> **OBJECTIVE**
Turn the lines below, from the one containing "Having surfbird at" through the end of the entries, into a Markdown table with the columns Row and Line. Leave out blank lines.

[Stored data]
<<<<

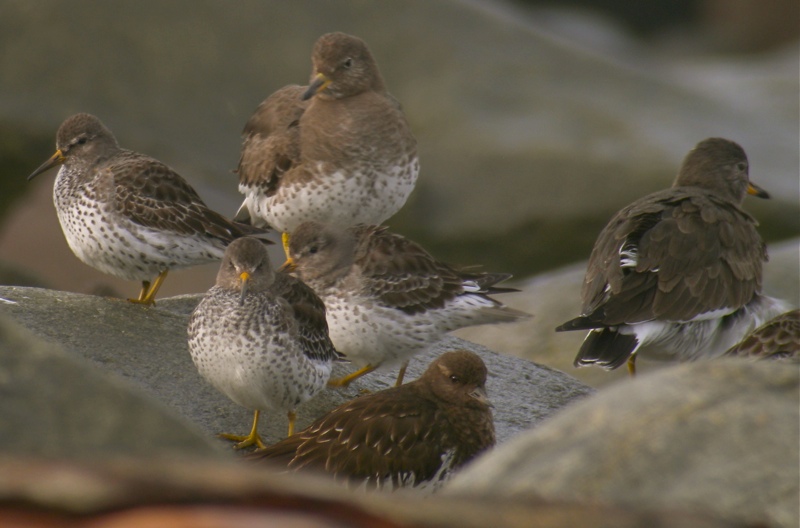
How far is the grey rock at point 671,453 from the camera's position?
3035mm

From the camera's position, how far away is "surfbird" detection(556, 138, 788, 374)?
22.8ft

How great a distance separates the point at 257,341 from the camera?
5965mm

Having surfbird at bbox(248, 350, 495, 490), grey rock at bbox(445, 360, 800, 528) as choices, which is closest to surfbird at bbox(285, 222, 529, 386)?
surfbird at bbox(248, 350, 495, 490)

>>>>

> **THE REPLY**
| Row | Line |
|---|---|
| 1 | Having surfbird at bbox(248, 350, 495, 490), grey rock at bbox(445, 360, 800, 528) as choices, which is closest to surfbird at bbox(285, 222, 529, 386)? |
| 2 | surfbird at bbox(248, 350, 495, 490) |